My personal eventide vice, as you call for me, but the blindfolds hide me from you; how you wish to see me. Like the beat of a drum, I hear your heart thrum for me in time with the fastened pace with which you inhale, exhale, lungs filling and deflating, breathing in the need and exhaling fears. There is no wavering, no staggering vacillation to overcome, power overflowing sins much beyond carnality. My soul counterpart, half of me, my fulfilment. Thirsty hands for you, mewls cascading from your lips, a saint and a savior—handcrafted by God, forfeited by the hands of your creator.
I care not for who's forsaken you, I want you; craved lust hasn't ever felt as dulcet as with you, Sacrosanct songbird of mine. Should I keep you caged within the confines of me, should I lull you into slumber each night? Shall I brand you my own into perpetuity? The timelessness of the feeling of your skin against my palm dips into my soul and it is my antidote, alleviation to all affliction. I never have sufficient amounts of you.
The sweet saccharin taste tinting your mouth from mine has rendered you breathless, has it not? Tell me, for I crave; tell me, for I ache. Won't you tell me now, my sweet devotion? I desire, drip and burn, ablaze with drop after drop of the poison I've elected to reign me, ruling every single inch of my body as his towers over. Completely unmade, I encounter a mirror carefully placed above me, fixated to the ceiling where I can see the entirety; the whole scene, a mess of tangled sheets and tangled limbs, onerous need of devouring each other, heavy breathing echoing. My hair, I found, is scattered over his chest and without any ado he flashes me the most gracious smile I have ever laid eyes upon. Just like this, I lose me. It had been a battle, you see; but I would have never succeeded. I would have never quenched my thirst for him, a wink of his doe eyes causing tremors at my very knees and I can swear for a lapse of moment in time that I will fall. I don't.

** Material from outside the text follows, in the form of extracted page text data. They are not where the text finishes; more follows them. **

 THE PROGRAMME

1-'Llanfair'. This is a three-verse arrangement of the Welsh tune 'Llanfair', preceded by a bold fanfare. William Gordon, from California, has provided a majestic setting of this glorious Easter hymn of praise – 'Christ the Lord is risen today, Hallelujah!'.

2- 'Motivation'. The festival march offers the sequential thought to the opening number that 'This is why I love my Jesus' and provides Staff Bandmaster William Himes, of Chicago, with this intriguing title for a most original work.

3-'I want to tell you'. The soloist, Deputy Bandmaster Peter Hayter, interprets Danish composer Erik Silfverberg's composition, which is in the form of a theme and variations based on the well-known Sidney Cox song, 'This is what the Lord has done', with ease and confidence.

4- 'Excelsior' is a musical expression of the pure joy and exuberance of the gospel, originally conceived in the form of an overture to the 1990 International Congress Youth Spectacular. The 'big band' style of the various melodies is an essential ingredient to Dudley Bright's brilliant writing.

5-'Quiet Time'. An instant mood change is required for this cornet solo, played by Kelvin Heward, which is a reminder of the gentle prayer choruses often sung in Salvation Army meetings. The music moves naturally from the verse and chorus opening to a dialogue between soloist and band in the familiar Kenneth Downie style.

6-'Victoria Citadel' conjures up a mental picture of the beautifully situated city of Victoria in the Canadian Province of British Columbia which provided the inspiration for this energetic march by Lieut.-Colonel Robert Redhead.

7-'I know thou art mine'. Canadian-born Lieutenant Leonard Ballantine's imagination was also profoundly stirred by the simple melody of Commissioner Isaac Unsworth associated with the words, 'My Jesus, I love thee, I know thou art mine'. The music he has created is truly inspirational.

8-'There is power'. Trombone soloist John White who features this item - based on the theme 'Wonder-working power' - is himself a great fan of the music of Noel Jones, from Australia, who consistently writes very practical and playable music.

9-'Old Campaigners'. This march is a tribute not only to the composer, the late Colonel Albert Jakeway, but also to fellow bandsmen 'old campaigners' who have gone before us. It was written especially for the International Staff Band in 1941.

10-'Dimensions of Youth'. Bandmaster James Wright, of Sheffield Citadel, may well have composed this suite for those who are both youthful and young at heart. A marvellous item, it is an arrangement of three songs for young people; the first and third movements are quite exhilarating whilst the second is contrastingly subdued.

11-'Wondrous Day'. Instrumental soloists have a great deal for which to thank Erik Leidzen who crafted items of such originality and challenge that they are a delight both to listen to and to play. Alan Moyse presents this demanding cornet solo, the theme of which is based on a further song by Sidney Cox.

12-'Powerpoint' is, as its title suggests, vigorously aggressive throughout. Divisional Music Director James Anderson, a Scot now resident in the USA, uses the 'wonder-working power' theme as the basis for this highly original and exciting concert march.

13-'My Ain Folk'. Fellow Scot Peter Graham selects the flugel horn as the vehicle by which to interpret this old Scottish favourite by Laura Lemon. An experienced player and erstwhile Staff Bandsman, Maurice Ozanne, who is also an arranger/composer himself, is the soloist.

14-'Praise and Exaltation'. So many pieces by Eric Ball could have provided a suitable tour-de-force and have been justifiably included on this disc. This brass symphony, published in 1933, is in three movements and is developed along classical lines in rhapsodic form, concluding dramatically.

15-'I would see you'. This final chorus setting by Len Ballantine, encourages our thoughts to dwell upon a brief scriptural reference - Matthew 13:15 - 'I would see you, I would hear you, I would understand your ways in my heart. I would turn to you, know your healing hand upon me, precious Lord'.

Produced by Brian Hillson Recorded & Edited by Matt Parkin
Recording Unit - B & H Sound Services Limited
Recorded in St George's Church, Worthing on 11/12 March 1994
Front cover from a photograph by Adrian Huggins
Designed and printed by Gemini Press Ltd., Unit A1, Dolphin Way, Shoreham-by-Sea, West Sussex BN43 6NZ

My sweet rose, plucked of thorns, oh how I wish to see you. To consume your divine innocence, to watch as the red wool of passion, pulled over thy eyes, blind such silver-tressed mendacity from you; yet, mundane blindfolds hide you from me. The very beat of my mortal heart quickens at brief glimpses of the pestilence that has overcome you. You stare, awestruck, my skin reeks of thunder at the faintest lick of your fingertips. Like candlelight in wind, I hear your heart waver. Billow and bend, with each and every deviation, my lungs fill with morsels of your beloved words. A nicotine irresistible. My soul counterpart, a servant to my blessed sacrifices, my glorious sin. Appetent hands reach for you, Sanskrit boils in your veins, holy fire, hell fire left in kisses between my thighs. Silver-tongued hymns cascading from your lips, a saint and a devil—handcrafted by God, stolen from the very hands of your creator. I care not for me who has so easily purloined you, I hunger for you; craved lust hasn’t ever felt as carnal as with you, half-devoured Venus of mine. Cage me, clip my wings, but you shall never confine me. A breath of everlasting sensuality, skin against skin, our corrupted souls dancing as one. 
I never have sufficient amounts of you.